AUGUSTA, Ga. — The stranger in front of the room was saying the right sorts of things. He was talking about morals and responsibilities. He was talking about lies and deceptions. He was talking about mistakes and apologies.
Finally, there was a version of Tiger Woods that made you want to believe in him all over again.
The question is: Can you?
For Woods, and for the rest of us, this is the only part of the debate that still matters. His apologies have sounded insincere, and his explanations have seemed incomplete. What remains is this: Do you believe Woods? Furthermore, do you believe in Woods?
And, for crying out loud, who is this guy?
Oh, it would be terrific to believe that Woods was really the guy who spent 35 minutes in the media room Monday, answering most of the questions thrown at him. This Woods seemed less scripted, less controlling. This Woods seemed vulnerable, wounded.
But was it real?
Or was it yet another bit of misdirection by a star nobody really knows?
If you want to blame anyone for this level of skepticism, blame Woods. He earned it. By his own admission, he has lied and deceived everyone around him for a very long time now.
These days, Woods is so many things to so many people. He is the exuberant golfer who conquered the sport at an early age. He is the ubiquitous pitchman who had his pick of endorsements. He is the star of every sleazy headline on every gossip Web site. He is the athlete who seemed to be addicted to sex and apologizing for it.
But at the dark core of his soul, in the hidden part of his heart that outsiders never see, who is Tiger Woods? Sportsman? Salesman? Skank? Some combination of all of it? Is he a good guy who did a bad thing (several times)? Or a bad guy who only wants to get back the life he had before his transgressions were uncovered?
Before you decide whether you are going to support him in his attempt to wash the tarnish off the family name, don't you need to know?
Say this much for Woods. He certainly performed well Monday at Augusta National. In his first three attempts at explaining himself, Woods had come across as packaged and as marketed as, say, Norwegian Salmon. Looking back, those three sessions might have done him more harm than good.
This time, however, Woods hit most of the right notes.
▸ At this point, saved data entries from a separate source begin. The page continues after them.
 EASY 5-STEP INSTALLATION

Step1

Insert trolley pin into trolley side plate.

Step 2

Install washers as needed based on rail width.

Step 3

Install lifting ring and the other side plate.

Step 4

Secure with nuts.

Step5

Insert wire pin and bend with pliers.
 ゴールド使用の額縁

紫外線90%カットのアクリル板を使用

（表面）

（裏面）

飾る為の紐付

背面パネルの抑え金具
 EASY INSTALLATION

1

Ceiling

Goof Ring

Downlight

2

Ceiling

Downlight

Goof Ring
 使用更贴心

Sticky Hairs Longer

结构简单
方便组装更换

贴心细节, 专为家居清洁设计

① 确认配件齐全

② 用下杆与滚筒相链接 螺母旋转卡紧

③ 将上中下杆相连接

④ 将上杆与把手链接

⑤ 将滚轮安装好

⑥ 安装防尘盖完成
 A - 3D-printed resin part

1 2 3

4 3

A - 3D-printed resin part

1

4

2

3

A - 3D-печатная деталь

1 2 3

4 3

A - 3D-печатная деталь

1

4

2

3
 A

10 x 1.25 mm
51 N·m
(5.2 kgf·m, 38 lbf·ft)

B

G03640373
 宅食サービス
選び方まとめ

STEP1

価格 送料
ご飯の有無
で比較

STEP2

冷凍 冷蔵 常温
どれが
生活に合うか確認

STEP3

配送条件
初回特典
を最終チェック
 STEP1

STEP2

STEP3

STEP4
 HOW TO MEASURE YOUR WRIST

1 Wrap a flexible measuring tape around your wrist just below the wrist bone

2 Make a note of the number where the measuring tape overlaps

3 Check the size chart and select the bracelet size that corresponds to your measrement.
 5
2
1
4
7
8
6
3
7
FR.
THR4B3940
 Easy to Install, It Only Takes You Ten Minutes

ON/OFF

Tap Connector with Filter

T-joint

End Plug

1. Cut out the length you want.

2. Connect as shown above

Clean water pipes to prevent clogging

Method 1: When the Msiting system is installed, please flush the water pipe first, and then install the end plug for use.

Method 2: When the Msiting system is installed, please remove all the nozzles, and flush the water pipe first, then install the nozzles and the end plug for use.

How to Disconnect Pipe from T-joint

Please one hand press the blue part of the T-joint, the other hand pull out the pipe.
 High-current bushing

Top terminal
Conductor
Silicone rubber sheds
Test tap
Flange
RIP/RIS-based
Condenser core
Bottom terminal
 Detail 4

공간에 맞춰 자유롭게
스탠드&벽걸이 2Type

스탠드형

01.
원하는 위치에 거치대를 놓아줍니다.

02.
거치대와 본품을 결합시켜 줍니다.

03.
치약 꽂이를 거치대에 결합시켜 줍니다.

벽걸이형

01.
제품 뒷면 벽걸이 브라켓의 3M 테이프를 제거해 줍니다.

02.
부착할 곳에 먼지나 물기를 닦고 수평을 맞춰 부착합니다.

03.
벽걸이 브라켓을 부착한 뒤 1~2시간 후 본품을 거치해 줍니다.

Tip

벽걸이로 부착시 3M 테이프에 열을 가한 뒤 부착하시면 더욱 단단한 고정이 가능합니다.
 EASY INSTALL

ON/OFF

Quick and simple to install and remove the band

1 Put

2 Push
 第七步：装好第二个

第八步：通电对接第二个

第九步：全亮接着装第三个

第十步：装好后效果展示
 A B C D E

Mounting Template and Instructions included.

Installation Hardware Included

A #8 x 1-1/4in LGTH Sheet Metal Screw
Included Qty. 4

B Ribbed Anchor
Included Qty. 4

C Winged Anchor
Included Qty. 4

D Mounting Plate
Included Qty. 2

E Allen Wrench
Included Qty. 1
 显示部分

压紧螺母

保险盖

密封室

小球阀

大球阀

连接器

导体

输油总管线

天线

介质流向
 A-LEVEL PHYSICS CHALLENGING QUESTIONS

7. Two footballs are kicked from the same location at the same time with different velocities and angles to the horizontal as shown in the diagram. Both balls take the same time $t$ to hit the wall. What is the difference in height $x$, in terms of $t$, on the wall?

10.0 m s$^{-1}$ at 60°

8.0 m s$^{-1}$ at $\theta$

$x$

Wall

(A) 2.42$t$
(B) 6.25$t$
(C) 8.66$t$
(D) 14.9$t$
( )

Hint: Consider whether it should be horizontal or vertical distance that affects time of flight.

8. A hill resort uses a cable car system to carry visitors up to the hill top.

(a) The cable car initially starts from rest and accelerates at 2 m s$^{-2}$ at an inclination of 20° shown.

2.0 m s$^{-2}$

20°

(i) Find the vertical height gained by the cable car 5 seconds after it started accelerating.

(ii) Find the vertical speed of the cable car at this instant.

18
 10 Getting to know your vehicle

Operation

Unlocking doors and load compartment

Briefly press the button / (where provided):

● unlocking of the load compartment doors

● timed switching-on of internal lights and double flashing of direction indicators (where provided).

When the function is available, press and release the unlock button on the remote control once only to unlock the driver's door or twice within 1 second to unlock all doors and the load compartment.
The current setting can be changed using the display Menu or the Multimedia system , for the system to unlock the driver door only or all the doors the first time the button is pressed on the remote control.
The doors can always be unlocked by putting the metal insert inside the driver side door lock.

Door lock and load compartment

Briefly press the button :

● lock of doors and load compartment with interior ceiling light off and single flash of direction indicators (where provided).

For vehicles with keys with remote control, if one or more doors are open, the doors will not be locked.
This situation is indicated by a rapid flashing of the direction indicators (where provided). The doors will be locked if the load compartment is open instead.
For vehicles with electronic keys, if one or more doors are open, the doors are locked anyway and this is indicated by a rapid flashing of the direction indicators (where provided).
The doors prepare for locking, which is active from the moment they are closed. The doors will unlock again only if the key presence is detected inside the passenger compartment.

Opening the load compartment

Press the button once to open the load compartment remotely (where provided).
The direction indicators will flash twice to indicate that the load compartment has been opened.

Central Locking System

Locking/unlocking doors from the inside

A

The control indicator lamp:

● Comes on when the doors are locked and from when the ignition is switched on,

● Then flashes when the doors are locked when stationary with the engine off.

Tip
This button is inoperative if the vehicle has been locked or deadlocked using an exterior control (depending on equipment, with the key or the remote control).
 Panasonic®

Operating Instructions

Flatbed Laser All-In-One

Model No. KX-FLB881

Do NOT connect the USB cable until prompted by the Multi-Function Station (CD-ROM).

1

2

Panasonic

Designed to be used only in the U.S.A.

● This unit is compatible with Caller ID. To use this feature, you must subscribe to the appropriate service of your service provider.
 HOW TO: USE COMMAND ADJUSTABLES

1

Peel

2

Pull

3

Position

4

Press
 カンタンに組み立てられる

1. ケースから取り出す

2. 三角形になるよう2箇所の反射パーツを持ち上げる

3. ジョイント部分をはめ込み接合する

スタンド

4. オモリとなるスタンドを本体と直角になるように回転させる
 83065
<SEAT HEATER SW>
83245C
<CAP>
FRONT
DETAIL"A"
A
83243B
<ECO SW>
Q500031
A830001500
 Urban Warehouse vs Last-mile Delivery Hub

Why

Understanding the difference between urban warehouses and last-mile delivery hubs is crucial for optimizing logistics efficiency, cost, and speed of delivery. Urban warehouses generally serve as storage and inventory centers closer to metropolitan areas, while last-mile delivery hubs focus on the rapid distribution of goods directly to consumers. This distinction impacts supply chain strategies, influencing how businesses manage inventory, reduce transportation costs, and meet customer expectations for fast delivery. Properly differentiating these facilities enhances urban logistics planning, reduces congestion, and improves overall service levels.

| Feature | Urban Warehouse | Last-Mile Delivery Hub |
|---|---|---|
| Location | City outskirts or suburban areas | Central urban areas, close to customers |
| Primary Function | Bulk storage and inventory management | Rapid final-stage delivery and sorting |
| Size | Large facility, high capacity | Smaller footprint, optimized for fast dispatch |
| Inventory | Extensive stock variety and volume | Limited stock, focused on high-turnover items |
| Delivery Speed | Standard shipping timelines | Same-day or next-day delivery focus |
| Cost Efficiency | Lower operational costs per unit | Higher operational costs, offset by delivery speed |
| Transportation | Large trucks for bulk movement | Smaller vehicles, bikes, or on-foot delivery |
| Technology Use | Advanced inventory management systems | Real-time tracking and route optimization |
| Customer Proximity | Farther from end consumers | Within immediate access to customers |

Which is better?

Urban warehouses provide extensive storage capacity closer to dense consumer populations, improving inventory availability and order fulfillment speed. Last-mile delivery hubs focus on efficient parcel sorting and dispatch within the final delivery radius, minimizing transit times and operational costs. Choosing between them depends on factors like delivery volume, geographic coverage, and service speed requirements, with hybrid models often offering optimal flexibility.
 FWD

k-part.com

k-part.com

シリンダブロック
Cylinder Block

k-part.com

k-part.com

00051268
For instance, there was one moment when Woods talked about how much it hurt to miss son Charlie's first birthday because he was in rehab and how he vowed never to miss another one. It was a raw, honest comment that summed up the damage Woods had caused. Even if you didn't approve of Woods, for a moment, you could feel his pain.
Still, there were moments when Woods stopped short of complete disclosure. He never said the words "sex" or "cheating" or "adultery" or "Perkins waitress." His explanations were vague, sweeping statements like "the things I've done" or "the life I was living." When asked about the details of his traffic accident, Woods merely said he had been fined and the case was closed. He kept talking about rehab, but he wouldn't say what kind.
What Woods lacked in details, however, he seemed to make up for in understanding. Even while playing his practice round, he was more interactive with fans. He seemed to have more fun. He seemed to realize if he is going to win over the public, he cannot be the same distant, hotheaded golfer he has been. He has to let people get to know him if he wants them to trust him.
Who knows Tiger Woods? Maybe nobody. He was so big so fast that his marketing firm swept him away. I didn't know him, you didn't know him, his wife didn't know him. Heck, Tiger might not have known him.
"You know, I fooled myself as well," Woods said. "I lied to a lot of people, deceived a lot of people, kept others in the dark, rationalized, and even lied to myself."
Here's the question. If a guy lied to you yesterday, do you believe him today? If he fooled you when he was juggling more than a dozen mistresses, couldn't he fool you now?
And maybe that's the key. Maybe we shouldn't talk about apologies because, after all, none of us felt any pain when he cheated. Maybe we shouldn't ask for explanations, because no explanation is going to be good enough.
What we are left with is another piece of evidence to the true identity of a golfer. This one has a bit of sleaze.